Information provided:
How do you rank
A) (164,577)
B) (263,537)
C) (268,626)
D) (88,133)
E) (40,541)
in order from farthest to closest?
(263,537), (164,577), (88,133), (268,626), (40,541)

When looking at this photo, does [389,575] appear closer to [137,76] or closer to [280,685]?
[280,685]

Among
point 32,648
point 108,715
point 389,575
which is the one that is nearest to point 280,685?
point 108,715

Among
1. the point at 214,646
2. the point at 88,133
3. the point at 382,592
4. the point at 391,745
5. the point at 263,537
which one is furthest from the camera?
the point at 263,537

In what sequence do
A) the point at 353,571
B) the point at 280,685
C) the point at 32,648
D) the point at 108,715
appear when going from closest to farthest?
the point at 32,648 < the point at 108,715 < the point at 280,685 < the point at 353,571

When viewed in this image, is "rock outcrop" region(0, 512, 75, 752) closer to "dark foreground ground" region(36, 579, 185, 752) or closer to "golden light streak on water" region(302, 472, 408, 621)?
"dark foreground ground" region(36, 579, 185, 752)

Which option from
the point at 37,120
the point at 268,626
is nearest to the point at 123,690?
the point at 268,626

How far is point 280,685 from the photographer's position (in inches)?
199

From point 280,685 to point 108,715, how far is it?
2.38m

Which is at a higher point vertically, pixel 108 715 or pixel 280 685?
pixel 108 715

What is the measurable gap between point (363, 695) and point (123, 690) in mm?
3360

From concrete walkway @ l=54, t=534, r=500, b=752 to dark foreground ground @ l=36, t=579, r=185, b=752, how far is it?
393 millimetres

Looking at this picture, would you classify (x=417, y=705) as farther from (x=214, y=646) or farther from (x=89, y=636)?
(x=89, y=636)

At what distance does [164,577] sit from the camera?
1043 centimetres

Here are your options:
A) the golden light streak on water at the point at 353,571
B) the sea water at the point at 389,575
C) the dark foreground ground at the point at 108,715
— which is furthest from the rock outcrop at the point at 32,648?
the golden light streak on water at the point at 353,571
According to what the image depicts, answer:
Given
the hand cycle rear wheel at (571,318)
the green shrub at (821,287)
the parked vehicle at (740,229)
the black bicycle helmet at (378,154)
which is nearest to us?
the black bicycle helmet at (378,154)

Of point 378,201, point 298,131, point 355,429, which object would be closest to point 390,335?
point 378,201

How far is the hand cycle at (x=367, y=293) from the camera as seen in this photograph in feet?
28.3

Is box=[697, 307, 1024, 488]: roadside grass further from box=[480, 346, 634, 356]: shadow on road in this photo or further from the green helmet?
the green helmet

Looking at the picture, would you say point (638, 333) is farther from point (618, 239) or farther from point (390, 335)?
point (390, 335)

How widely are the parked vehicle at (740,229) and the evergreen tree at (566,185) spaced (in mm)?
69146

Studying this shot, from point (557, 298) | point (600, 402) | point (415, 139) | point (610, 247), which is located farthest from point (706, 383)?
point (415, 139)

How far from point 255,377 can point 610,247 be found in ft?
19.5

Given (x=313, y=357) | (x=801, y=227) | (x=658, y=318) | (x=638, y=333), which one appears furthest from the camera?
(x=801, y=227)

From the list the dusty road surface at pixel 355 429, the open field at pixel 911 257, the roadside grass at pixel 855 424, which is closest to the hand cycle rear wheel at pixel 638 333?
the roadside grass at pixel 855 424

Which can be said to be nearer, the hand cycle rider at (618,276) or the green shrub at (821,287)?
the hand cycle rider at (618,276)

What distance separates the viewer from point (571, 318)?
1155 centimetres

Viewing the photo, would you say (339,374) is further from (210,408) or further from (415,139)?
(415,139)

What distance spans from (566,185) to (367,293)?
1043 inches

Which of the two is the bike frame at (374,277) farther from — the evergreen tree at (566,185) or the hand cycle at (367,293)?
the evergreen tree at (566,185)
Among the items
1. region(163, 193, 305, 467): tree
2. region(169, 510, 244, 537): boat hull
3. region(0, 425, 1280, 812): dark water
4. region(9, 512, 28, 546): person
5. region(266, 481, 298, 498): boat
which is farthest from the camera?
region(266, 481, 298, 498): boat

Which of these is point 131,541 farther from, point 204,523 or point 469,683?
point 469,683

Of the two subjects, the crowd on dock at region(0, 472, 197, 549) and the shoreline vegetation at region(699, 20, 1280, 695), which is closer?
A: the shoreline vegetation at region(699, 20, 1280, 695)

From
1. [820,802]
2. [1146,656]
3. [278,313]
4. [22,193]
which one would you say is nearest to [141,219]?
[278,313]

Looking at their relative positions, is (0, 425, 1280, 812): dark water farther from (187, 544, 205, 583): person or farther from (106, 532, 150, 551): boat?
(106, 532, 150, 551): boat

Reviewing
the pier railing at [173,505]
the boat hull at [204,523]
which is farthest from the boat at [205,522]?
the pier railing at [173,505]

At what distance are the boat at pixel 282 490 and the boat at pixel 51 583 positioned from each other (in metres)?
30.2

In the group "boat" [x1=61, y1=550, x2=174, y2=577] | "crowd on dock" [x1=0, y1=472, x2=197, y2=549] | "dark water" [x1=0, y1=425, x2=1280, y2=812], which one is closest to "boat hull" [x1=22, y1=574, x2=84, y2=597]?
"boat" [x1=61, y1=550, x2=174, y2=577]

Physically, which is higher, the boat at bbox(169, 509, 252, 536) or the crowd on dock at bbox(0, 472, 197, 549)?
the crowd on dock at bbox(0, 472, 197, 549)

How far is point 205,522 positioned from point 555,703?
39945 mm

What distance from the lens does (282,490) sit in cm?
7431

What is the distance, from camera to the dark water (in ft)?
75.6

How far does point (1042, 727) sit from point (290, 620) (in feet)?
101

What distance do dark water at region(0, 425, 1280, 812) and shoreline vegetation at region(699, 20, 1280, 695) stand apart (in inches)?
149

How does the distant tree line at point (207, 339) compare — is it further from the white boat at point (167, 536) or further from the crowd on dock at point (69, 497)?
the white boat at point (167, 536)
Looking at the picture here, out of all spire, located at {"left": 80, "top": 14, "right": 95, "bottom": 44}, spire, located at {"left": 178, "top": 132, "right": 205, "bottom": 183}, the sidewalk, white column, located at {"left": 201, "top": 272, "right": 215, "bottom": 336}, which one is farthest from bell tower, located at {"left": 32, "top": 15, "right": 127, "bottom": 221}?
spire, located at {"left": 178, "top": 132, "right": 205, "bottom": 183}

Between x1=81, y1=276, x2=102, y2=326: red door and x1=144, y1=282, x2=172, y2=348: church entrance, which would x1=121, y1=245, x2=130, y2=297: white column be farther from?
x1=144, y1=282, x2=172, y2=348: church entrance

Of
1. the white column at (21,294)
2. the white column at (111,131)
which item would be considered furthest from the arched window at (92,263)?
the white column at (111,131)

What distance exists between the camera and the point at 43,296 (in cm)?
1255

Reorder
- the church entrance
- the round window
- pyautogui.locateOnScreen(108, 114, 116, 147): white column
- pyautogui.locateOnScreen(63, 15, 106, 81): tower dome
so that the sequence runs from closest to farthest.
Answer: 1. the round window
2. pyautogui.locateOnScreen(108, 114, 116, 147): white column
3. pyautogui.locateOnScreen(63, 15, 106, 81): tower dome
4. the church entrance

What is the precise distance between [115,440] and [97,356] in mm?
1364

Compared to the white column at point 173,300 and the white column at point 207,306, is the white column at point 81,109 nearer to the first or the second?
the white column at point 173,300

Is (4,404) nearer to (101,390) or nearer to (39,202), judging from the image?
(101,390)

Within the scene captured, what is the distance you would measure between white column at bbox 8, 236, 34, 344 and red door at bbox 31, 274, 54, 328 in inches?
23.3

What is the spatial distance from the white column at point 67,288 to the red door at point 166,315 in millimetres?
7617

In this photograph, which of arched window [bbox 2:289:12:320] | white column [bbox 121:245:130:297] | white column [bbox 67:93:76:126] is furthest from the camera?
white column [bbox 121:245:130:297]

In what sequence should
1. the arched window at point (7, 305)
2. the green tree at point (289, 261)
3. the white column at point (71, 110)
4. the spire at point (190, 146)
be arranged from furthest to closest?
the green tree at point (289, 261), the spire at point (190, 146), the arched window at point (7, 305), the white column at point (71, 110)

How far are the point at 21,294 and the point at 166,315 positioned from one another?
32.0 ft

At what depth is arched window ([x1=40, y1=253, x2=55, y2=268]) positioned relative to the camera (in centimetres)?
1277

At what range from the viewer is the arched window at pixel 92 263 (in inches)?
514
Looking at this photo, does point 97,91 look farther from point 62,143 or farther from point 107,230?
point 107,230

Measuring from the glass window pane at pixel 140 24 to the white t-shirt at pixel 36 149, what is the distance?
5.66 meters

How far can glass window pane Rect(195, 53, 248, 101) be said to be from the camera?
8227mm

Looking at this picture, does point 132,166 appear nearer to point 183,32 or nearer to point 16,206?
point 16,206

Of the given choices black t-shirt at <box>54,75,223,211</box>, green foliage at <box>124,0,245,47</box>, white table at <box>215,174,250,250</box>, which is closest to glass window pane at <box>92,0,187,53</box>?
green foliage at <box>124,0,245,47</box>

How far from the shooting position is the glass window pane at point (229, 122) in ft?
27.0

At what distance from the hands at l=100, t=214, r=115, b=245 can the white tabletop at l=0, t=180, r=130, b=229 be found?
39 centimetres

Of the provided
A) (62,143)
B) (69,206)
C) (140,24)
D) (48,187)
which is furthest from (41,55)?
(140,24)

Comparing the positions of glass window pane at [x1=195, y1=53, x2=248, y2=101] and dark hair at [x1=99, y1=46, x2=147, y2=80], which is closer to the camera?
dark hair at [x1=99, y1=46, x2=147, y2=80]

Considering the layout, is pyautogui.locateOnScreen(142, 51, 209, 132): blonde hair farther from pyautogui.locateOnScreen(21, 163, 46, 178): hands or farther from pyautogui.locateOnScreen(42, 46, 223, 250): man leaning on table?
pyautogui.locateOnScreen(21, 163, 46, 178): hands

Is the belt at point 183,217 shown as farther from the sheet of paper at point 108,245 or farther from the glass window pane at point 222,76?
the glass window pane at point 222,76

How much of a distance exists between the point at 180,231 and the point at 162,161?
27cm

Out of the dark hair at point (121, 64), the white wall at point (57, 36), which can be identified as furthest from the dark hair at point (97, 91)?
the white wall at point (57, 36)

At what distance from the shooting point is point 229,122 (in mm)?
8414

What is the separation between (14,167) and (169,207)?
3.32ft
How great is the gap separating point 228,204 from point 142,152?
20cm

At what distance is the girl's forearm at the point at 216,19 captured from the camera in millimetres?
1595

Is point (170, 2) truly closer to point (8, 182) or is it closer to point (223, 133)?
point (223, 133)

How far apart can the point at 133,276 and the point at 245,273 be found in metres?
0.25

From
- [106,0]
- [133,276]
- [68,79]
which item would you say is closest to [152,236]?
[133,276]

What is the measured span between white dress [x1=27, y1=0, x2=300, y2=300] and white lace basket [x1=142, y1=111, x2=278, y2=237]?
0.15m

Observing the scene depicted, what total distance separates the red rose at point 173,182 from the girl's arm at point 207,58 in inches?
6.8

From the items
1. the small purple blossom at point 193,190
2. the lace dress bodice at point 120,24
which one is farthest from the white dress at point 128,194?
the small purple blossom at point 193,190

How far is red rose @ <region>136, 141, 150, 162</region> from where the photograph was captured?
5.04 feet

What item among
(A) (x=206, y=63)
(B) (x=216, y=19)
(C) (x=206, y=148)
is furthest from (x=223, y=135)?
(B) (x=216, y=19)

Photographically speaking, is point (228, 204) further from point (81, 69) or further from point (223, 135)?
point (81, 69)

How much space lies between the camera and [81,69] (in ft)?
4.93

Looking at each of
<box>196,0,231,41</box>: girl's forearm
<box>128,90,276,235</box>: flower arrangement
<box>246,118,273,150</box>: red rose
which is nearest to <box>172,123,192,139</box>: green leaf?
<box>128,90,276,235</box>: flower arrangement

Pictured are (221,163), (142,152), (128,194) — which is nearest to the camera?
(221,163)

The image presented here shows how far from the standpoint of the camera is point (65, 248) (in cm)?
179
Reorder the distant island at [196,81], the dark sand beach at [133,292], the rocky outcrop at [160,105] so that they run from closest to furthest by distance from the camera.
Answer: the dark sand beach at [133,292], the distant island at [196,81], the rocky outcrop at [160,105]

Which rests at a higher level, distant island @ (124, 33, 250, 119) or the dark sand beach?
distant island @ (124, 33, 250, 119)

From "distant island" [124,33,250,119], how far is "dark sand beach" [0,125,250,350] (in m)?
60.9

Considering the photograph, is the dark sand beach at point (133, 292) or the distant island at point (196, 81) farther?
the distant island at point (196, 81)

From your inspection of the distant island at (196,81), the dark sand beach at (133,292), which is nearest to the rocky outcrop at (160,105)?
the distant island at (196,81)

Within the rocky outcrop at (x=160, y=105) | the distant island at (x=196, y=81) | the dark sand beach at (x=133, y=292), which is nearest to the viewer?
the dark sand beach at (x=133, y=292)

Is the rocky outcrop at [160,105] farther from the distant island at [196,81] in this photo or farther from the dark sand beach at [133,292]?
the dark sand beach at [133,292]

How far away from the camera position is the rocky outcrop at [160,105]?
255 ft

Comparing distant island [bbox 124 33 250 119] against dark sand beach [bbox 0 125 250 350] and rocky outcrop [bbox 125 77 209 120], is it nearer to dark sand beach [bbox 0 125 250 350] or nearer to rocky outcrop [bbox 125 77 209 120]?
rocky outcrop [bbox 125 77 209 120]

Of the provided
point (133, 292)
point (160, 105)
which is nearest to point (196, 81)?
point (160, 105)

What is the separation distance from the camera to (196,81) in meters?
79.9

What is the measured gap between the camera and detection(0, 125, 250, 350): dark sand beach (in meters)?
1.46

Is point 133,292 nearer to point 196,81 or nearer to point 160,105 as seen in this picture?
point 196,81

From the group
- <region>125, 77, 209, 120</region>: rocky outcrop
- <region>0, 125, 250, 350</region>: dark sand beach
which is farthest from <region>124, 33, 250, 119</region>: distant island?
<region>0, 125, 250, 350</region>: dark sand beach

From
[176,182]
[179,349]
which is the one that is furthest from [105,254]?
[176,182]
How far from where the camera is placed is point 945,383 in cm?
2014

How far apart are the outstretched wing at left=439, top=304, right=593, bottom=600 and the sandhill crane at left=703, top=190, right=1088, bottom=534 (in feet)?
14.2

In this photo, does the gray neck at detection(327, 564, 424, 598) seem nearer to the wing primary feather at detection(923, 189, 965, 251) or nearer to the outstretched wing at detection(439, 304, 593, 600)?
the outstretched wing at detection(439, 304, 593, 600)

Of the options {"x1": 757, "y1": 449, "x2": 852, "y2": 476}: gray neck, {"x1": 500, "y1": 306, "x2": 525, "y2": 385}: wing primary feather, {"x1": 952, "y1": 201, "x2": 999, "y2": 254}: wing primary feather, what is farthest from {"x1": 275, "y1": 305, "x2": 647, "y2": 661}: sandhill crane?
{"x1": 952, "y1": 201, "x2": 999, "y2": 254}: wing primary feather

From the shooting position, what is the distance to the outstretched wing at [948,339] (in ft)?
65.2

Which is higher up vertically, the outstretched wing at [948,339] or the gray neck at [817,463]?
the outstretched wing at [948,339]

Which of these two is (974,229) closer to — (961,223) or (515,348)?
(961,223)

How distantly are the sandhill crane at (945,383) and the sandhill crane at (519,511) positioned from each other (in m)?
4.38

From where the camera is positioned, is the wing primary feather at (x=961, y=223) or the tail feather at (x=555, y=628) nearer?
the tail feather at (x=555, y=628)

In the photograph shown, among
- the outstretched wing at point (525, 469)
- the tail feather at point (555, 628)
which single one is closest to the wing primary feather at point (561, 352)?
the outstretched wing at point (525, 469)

Task goal: Please rewrite everything from the line containing "How far from the shooting" down to the line containing "39 centimetres", swapping "tabletop" for "countertop" and keeping all else unchanged.

In response:
How far from the shooting position is the glass window pane at point (229, 122) in ft?
27.0

At what distance from the hands at l=100, t=214, r=115, b=245 can the white countertop at l=0, t=180, r=130, b=229 be found?
39 centimetres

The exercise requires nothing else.